15. TROUBLE

22.2K 2.3K 32
                                    

Raphael menutup jarak pandangnya sendiri dengan merentangkan lebar-lebar koran paginya. Ini baru hari pertama kedua kakak Livia disini, tapi mereka menganggap bahwa ini rumah mereka sendiri.

Livia tengah di dapur sejak tadi, sibuk membuat sesuatu. Raphael tak tahu kalau gadis itu bisa memasak. Mengingatkannya bahwa ia hampir tak tahu apapun tentang Livia.

Kebalikkannya dengan Leon, yang mengetahui apapun. Dia mengaku bahwa setiap kali Michael menemuinya, atau sebaliknya, selalu terselip nama Livia disana.

Apa yang ia suka, apa yang tak ia suka, hobinya, makanan favoritnya atau apa ia memiliki alergi atau tidak.

Raphael tahu, seharusnya, ia bersikap gentleman dengan bertanya pada Livia kehidupan gadis itu. Tapi ia merasa itu tak perlu.

Ia hanya bisa mencintai Penelope, saat wanita itu pergi, Raphael kehilangan sebelah hatinya. Ia tak bisa memiliki perasaan cinta untuk orang lain.

Ohya, dia masih mampu tidur dengan beberapa wanita, perangkatnya bekerja dengan sangat baik terakhir kali ia ingat. Tapi hanya sex. Selalu sex sejak Penelope pergi.

Kehadiran Livia tak membangkitkan gairahnya, yang mana mulai ia curigai, entah memang gadis itu tak memiliki daya tarik sensual, atau usia mulai memakan hormon Raphael?

Apalagi wajah gadis itu sangat mirip Penelope, hanya berbeda di rambut dan warna mata. Selebihnya, they're like twin.

Ia menutup korannya saat melihat sosok Livia dari sudut matanya. Gadis itu keluar membawa nampan dan menaruh di dekatnya.

Livia tersenyum kikuk saat Raphael menatap hidangan di depannya. Banyak butiran beras berwarna putih kecoklatan, dengan wangi pandan membentuk gunung.

Terdapat juga irisan tomat, ayam panggang dan potongan telur yang diatur sedemikan rupa. Di piring kecilnya, yang ditaruh di dekat ayam, terdapat cabai yang sudah di gerus.

"Apa ini?" tanyanya bingung sambil mendongak menatap Livia.

"Nasi uduk."

"What?"

Livia menutupi senyumnya dengan tangan dan menunjuk ke arah hidangan itu. "Aku ingin membuat bacon dan roti panggang atau sandwich. Tapi aku tak menemukan rotinya."

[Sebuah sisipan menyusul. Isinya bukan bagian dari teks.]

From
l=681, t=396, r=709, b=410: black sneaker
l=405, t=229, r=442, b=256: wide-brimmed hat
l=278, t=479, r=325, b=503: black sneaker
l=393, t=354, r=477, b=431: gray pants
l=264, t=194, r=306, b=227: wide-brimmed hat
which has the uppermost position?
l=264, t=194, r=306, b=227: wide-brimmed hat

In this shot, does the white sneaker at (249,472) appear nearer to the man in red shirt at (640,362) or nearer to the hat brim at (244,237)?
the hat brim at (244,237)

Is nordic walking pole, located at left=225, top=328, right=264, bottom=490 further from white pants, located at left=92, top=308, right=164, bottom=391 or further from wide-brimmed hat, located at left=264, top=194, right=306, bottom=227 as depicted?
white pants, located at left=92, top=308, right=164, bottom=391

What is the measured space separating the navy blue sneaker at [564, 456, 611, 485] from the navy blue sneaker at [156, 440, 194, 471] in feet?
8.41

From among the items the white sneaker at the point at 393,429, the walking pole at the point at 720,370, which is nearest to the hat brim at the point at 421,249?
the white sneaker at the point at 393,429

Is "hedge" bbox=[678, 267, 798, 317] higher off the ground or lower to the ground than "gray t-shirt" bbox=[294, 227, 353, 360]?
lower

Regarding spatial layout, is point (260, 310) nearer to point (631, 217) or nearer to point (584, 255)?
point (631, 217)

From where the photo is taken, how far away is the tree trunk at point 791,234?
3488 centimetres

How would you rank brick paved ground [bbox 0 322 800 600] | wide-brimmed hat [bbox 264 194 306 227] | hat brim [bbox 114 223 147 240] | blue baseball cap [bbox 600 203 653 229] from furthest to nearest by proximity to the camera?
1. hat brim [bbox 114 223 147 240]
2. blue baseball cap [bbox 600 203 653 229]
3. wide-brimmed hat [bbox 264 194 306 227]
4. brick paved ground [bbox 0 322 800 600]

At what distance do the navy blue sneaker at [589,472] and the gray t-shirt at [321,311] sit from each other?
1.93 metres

"Jadi kau membuat ini?" tanya Raphael dan gadis itu mengangguk kikuk.

Antonio baru kembali dari depan saat selesai berolahraga. Ia menghirup aroma nasi uduk dan berjalan mendekati meja makan.

"Woah! Nasi uduk buatanmu ya? Lama sekali aku tak memakannya." Ia mengambil kursi di depan Raphael.

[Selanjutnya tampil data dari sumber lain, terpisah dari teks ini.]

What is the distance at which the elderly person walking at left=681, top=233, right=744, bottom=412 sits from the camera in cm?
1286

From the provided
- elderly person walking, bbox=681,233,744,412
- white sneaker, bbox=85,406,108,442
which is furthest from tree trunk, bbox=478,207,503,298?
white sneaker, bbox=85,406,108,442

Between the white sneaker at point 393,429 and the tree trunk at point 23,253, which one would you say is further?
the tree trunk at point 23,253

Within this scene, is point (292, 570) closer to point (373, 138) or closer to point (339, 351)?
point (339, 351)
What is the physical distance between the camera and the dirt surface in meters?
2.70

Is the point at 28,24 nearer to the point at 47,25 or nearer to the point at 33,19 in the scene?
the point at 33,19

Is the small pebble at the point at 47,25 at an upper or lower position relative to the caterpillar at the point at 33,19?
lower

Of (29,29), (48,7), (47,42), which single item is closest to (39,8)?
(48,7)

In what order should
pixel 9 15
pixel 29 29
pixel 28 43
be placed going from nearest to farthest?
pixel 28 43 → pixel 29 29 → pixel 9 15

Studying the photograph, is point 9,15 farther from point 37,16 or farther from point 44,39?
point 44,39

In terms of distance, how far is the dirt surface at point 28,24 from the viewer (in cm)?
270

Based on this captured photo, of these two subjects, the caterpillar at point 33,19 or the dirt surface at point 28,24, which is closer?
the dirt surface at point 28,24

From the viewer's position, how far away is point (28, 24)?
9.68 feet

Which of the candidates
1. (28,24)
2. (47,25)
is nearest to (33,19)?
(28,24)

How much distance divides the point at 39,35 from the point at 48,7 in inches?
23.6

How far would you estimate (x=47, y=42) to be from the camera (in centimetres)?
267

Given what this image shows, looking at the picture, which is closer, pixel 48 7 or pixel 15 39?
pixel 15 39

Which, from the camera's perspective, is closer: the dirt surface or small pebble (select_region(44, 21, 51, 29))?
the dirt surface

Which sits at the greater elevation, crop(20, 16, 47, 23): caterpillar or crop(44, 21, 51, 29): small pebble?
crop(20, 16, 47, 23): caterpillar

Livia terkekeh geli, "Salahmu. Kenapa kau sibuk membanting anak buahmu sendiri tiap hari?"

Antonio menatap adiknya santai. "Livia, anak buahku harus selalu terlatih dan sigap. Mereka harus yang terbaik di bidangnya."

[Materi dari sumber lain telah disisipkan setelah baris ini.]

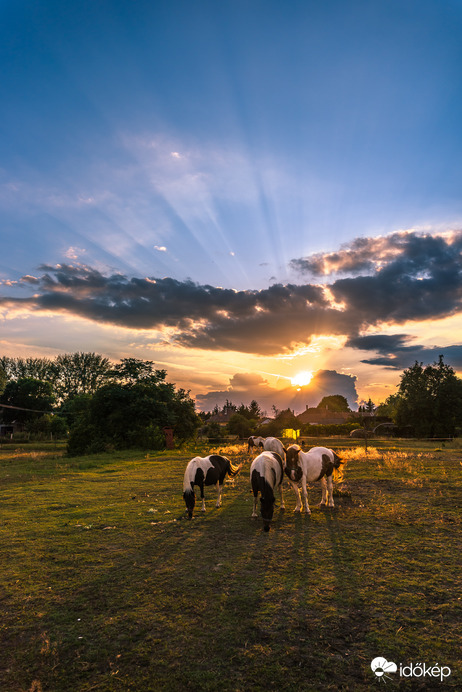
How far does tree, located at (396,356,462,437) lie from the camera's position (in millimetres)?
58844

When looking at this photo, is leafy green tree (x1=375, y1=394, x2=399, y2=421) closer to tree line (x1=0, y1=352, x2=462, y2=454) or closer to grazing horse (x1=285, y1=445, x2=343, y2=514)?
tree line (x1=0, y1=352, x2=462, y2=454)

"Jadi itu sebabnya kau barusan melawan semua anak buahmu seorang diri?" sindir Michael yang entah sejak kapan ada di belakang Livia.

Ia mencium pipi Livia lembut dan mengambil kursi di samping Raphael.

Raphael menatap lelaki itu dingin. "Kenapa kau duduk disini?"

"Apa bangku ini ada pemiliknya?" tanya Michael tenang.

Livia melihat aura gelap dari Raphael dan ia buru-buru berdehem. "Akan ku bawakan nasinya."

"Kau disini saja!" serentak mereka ber3 berbarengan, yang membuat Livia berubah menjadi patung dalam sekejap.

Sophie, wanita tua yang sangat baik hati, akhirnya, membawa keluar makanan. Ketiga lelaki itu meminum kopinya, sementara Livia masih berdiri di tempat yang sama.

Raphael mengaduk makanannya sangsi. Ia menatap ke arah Larodi bersaudara, yang berebut mengambil nasi uduk itu.

Ia melirik ke Livia, yang menatap dengan tatapan menunggu. Lalu mencoba memakannya.

Livia melebarkan mata, menundukkan kepala dan menahan nafasnya. Raphael mengunyahnya, tampak mengangguk lalu sadar bahwa ia tengah diperhatikan.

"Apa?"

"Rasanya enak?" bisik gadis itu pelan. "Atau tak sesuai seleramu?"

Raphael menggeleng. "Ini enak. Tapi lidahku belum terbiasa. Aku tak tahu kalau kau bisa memasak."

"Aku suka memasak kok."

Raphael menyadari bahwa Livia, tak pernah benar-benar mirip Penelope, saat ia memperhatikan lebih seksama.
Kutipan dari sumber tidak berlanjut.